Yesterday was the tenth anniversary of the arrival of the first prisoners at Guantanamo, brought there on military transport planes, shackled hand-to-waist, waist-to-ankles, their ankles bolted on the airplane floor, their ears and eyes goggled and their heads hooded. Glenn Greenwald describes how over that period, the principles of justice have been steadily subverted, first by Bush/Cheney and now by Obama, resulting in nightmarish treatment of people becoming routine.
It is worth reading the accounts of two of the people who were detained for long periods in Guantanamo.
One of them is Lakhdar Boumediene, a humanitarian aid worker for the Red Crescent society, who was held without trial for seven years. He says that “During that time my daughters grew up without me. They were toddlers when I was imprisoned, and were never allowed to visit or speak to me by phone. Most of their letters were returned as “undeliverable,” and the few that I received were so thoroughly and thoughtlessly censored that their messages of love and support were lost.”
The fact that the United States had made a mistake was clear from the beginning. Bosnia’s highest court investigated the American claim, found that there was no evidence against me and ordered my release. But instead, the moment I was released American agents seized me and the five others. We were tied up like animals and flown to Guantánamo, the American naval base in Cuba. I arrived on Jan. 20, 2002.
I still had faith in American justice. I believed my captors would quickly realize their mistake and let me go. But when I would not give the interrogators the answers they wanted — how could I, when I had done nothing wrong? — they became more and more brutal. I was kept awake for many days straight. I was forced to remain in painful positions for hours at a time. These are things I do not want to write about; I want only to forget.
It was his case that was heard by the Supreme Court in 2008 that ruled that he had a constitutional right to challenge his detention in court, and five months later a judge ruled that he be released.

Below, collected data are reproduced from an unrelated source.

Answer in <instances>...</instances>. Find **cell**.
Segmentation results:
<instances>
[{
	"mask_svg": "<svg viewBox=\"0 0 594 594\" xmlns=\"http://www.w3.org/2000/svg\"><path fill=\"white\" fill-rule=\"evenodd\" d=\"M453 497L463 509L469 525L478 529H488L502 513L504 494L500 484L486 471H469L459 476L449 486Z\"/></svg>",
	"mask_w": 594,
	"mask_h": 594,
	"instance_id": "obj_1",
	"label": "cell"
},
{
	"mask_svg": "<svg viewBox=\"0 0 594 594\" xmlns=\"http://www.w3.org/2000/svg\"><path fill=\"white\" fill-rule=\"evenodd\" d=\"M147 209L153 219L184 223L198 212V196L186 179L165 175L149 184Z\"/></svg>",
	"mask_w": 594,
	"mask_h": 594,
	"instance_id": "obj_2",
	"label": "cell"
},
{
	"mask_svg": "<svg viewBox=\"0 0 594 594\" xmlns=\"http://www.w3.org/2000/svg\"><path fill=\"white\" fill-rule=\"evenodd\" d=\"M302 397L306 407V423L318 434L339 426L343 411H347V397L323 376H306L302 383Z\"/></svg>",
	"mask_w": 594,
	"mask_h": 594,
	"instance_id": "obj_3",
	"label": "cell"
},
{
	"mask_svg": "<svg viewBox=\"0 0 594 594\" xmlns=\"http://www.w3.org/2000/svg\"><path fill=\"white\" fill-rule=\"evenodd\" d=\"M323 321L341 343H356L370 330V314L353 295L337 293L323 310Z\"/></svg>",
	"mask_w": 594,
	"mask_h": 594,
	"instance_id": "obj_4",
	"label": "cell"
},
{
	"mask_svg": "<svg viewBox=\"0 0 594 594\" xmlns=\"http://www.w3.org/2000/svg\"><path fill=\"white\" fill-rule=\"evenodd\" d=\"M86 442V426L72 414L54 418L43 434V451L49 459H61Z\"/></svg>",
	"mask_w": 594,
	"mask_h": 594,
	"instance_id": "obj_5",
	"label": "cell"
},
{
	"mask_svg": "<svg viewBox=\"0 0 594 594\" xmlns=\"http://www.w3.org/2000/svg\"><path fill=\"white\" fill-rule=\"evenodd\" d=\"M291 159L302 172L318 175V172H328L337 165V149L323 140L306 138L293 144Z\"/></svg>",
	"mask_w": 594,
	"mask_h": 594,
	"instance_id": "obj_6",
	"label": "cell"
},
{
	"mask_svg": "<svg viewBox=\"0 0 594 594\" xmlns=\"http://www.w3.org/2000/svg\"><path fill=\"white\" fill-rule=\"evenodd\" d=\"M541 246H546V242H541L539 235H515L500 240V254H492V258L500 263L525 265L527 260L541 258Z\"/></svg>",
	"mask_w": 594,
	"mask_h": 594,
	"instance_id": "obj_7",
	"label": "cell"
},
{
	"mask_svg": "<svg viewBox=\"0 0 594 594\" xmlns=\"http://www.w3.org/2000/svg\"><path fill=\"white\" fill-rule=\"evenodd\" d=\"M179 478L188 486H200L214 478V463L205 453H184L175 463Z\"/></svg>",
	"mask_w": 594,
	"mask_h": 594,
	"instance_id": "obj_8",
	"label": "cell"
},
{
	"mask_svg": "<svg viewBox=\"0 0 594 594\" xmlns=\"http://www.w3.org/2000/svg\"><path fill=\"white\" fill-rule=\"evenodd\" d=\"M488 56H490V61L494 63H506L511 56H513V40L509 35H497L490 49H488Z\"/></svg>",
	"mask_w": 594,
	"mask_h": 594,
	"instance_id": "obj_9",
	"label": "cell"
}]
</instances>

Murat Kurnaz, a German of Turkish descent, also gives his account. While on a visit to Pakistan, he was handed over by the police to US authorities after the US launched a wide campaign that promised the poor people in that region that if they handed over Taliban or al Qaeda suspects, they would receive in exchange “enough money to take care of your family, your village, your tribe for the rest of your life.” Make an offer like that to desperately poor people, and a few of them will be unscrupulous enough to hand over innocent people for the reward.
His description of the cruel treatment he suffered should make us all ashamed that our government created and allowed such things to happen.
During their interrogations, they dunked my head under water and punched me in the stomach; they don’t call this waterboarding but it amounts to the same thing. I was sure I would drown.
At one point, I was chained to the ceiling of a building and hung by my hands for days. A doctor sometimes checked if I was O.K.; then I would be strung up again. The pain was unbearable.
After about two months in Kandahar, I was transferred to Guantánamo. There were more beatings, endless solitary confinement, freezing temperatures and extreme heat, days of forced sleeplessness. The interrogations continued always with the same questions. I told my story over and over — my name, my family, why I was in Pakistan. Nothing I said satisfied them. I realized my interrogators were not interested in the truth.
Despite all this, I looked for ways to feel human. I have always loved animals. I started hiding a piece of bread from my meals and feeding the iguanas that came to the fence. When officials discovered this, I was punished with 30 days in isolation and darkness.
Kurnaz soon realized that his pleas of innocence were wasted because his interrogators were simply not interested. They simply wanted to inflict pain and suffering on those that they had already decided were guilty. After five years of such treatment, he was released because of pressure from the German government.
As a result of the infamous National Defense Authorization Act that was signed into law on New Year’s eve, coupled with the earlier Military Commissions Act of 2006 and the USA PATRIOT Act of 2001, the fate of those two people is something that could potentially await all of us.
History will look back on what we did at Guantanamo and wonder how we could have let the system of justice become so perverted.